→ Goal
Turn the lines below into a numbered list, leaving out any blank lines.

[Lines from a spatial question set]
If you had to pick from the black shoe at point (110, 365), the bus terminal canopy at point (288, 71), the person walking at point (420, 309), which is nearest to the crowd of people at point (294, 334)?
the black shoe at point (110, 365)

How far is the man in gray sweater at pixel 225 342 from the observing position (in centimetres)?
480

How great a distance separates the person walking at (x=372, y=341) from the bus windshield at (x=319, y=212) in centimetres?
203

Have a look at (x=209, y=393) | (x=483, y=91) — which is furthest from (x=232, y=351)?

→ Response to this exercise
1. If you had to pick from the black shoe at point (110, 365), the bus terminal canopy at point (288, 71), the person walking at point (420, 309), which is nearest to the crowd of people at point (294, 334)?
2. the black shoe at point (110, 365)
3. How far is the man in gray sweater at pixel 225 342 from the observing position (in centimetres)?
4. 480
5. How great a distance separates the person walking at (x=372, y=341) from the bus windshield at (x=319, y=212) in centimetres?
6. 203
7. Have a look at (x=209, y=393) | (x=483, y=91) — which is furthest from (x=232, y=351)?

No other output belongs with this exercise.